The following requirements can help website developers in preparing their websites, to improve the quality and completeness of web archive captures. These recommendations are based on the criteria established by the National Archives’ UK Government Web Archive.
HTML versions and HTTP protocols
We can archive and replay all versions of HTML to date. Present everything on your website using either the HTTP or HTTPS protocol.
Documents and file sharing
We cannot capture file content hosted on web-based collaborative platforms and file sharing services such as Sharepoint, Google Docs and Box. You should make these files available in ways which are accessible to the crawler – for example as downloadable files hosted on the root domain.
Links and URLS
– ‘Orphaned’ content (content that is not linked to from within your website) will not be captured. You will need to provide a list of orphan links as an XML sitemap or supplementary URL list before the crawl is launched.

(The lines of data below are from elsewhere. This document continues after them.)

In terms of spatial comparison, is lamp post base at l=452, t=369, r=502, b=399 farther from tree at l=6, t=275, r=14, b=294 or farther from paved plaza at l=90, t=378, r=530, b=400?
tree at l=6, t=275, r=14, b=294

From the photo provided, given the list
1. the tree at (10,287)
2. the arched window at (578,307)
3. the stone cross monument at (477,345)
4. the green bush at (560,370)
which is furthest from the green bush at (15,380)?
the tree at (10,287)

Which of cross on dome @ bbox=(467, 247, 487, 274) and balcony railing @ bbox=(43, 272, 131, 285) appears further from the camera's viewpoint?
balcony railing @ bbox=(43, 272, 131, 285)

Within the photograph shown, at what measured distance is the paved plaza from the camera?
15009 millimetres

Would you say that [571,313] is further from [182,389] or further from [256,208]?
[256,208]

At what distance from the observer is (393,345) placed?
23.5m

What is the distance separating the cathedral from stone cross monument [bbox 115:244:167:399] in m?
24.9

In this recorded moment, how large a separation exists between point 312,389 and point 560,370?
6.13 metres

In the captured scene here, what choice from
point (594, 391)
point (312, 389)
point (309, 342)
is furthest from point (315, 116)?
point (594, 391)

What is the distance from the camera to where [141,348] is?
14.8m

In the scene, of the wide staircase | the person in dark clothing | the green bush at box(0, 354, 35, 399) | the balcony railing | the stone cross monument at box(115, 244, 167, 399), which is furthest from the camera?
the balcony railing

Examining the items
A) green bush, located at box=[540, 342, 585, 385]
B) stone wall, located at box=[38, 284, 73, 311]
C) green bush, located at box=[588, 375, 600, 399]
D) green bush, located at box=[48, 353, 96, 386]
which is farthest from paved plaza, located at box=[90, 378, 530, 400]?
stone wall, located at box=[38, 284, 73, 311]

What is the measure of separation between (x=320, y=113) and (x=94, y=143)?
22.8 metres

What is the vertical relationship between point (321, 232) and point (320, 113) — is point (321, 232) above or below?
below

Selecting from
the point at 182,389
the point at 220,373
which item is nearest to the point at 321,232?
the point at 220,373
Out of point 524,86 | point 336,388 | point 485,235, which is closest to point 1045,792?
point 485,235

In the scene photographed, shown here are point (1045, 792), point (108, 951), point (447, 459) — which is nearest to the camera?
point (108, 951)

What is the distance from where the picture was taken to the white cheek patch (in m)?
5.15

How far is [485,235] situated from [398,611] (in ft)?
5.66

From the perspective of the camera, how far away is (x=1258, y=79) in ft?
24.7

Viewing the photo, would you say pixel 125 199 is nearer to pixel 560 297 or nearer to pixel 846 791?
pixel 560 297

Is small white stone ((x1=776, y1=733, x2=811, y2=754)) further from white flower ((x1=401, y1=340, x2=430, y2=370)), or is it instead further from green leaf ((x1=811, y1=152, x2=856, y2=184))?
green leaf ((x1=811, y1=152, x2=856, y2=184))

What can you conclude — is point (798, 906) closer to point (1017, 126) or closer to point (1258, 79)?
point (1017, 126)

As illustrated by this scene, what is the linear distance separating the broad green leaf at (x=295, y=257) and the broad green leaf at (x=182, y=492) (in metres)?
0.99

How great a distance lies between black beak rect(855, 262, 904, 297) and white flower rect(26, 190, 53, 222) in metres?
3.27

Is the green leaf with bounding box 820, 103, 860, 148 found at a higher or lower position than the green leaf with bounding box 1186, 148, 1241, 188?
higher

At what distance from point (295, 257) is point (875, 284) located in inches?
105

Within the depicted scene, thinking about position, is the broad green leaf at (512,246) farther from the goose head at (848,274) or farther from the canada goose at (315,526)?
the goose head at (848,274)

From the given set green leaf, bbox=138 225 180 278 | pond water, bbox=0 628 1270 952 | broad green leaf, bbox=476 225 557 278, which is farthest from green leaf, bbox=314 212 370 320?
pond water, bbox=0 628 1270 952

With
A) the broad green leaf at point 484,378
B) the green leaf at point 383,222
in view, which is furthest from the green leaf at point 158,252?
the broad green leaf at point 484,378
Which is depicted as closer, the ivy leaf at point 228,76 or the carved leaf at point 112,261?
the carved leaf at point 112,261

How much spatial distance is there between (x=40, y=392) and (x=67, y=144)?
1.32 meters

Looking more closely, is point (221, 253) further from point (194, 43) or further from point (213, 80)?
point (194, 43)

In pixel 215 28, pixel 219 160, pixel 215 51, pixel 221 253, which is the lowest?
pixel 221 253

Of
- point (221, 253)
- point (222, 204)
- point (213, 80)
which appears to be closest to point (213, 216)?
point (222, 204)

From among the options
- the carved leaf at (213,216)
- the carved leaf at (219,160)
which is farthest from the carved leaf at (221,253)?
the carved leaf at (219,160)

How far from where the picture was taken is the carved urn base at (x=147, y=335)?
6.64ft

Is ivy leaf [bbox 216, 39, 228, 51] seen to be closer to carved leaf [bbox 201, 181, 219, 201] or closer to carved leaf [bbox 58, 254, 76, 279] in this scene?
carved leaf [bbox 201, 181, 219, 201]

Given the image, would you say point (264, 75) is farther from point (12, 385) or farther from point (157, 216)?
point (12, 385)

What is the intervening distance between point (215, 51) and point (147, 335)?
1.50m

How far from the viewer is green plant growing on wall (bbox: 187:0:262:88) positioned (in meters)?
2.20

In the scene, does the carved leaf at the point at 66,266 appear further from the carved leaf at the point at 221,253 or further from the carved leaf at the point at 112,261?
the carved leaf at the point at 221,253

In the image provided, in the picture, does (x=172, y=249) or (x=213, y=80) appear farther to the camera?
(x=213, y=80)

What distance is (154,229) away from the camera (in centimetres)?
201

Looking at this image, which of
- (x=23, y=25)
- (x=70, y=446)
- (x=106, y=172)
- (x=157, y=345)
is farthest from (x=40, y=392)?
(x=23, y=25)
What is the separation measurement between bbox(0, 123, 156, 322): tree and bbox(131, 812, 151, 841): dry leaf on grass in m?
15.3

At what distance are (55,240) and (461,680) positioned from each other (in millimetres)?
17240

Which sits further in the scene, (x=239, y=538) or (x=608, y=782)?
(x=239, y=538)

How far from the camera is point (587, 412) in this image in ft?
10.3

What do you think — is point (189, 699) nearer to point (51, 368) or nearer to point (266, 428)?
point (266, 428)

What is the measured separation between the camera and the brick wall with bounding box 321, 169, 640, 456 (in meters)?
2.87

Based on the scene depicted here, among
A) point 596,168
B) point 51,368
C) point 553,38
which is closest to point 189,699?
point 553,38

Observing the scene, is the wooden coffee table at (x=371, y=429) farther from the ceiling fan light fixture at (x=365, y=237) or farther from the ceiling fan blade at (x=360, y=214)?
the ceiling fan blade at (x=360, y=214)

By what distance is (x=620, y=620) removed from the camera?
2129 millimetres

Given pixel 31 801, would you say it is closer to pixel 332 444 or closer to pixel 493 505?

– Links in binary files attached to websites (links included in .pdf, .doc, .docx, .xls, .xlsx, .csv documents) cannot be captured. All resources linked to in these files must also be linked to on simple web pages or you will need to provide a list of these links as an XML sitemap or supplementary URL list before the crawl is launched.
– Where possible, use meaningful URLs such as https://mywebsite.com/news/new-reportlaunch rather than https://mywebsite.com/5lt35hwl. As well as being good practice, this can help when you need to redirect users to the web archive.
– Avoid using dynamically-generated URLs.
Interactive graphs, maps and charts
– Avoid interactive content where possible as we often have difficulty archiving these resources and retaining their functionality.
– If you have vital interactive graphs, maps or charts please let us know as we may be able to attempt to capture them using experimental technology.
– In all cases, if content of these types cannot be avoided, please provide alternative ‘crawler friendly’ methods for accessing and displaying it. Where visualisations are used, the underlying data itself should always be accessible in as simple a way as possible – for example in a .txt or .csv file.
Database and lookup functions
– If your site uses databases to support its functions, these can only be captured in a limited fashion. We can capture snapshots of database-driven pages if these can be retrieved via a query string, but cannot capture the database used to power the pages.
– For example, we should be able to capture the content generated at https://www.mywebsite.lu/mypage.aspx?id=12345&d=true
since the page will be dynamically generated when the web crawler requests it, just as it would be for a standard user request. This works where the data is retrieved using a HTTP GET request as in the above example.
In most cases, a website that has been designed to be W3C Web Accessible should also be easy to archive.
Always use simple, standard web techniques when building a website. There are few limits to a website builder’s creativity when using the standard World Wide Web Consortium (WC3) recommendations. Using overly complex and non-standard website design increases the likelihood that there will be problems for users, for web archiving, and for search engine indexing.
Intranet and secured content areas
We cannot archive content that is protected behind a login, even if you provide us with the login details.
If content is hosted behind a login because it is not appropriate for it to be publicly accessible; it should be managed there until its sensitivity falls away and it can then be published to the open website, or you can liaise with your information management team about whether it should be preserved through other methods as part of the public record.